▼

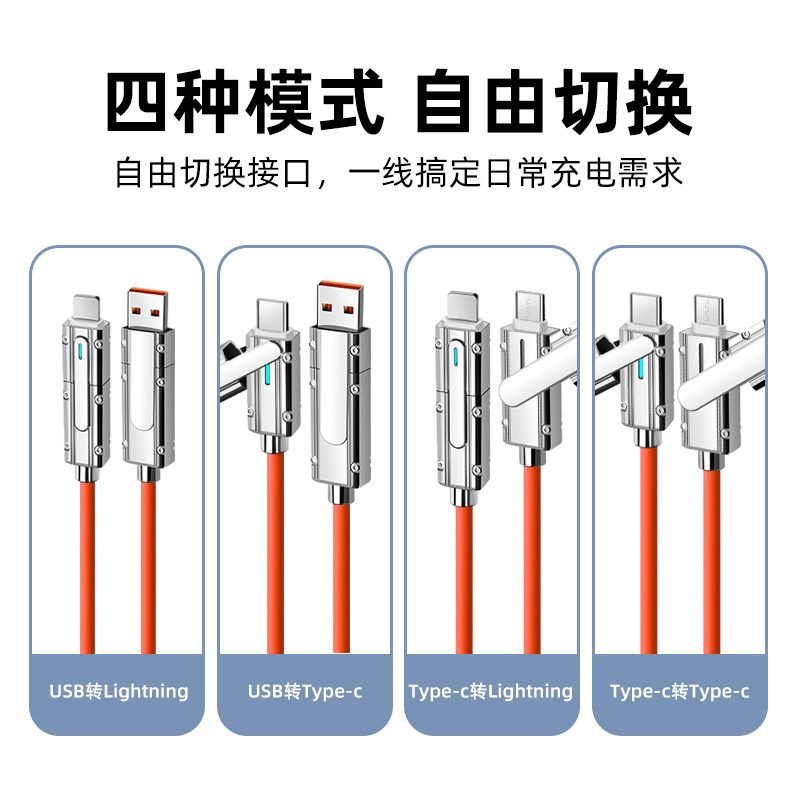 四种模式 自由切换

自由切换接口，一线搞定日常充电需求

USB转Lightning

USB转Type-c

Type-c转Lightning

Type-c转Type-c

▲

Only the pictures are to be omitted; restate everything else above exactly.

» SOLUTION TO THE PROBLEM:
 四种模式 自由切换

自由切换接口，一线搞定日常充电需求

USB转Lightning

USB转Type-c

Type-c转Lightning

Type-c转Type-c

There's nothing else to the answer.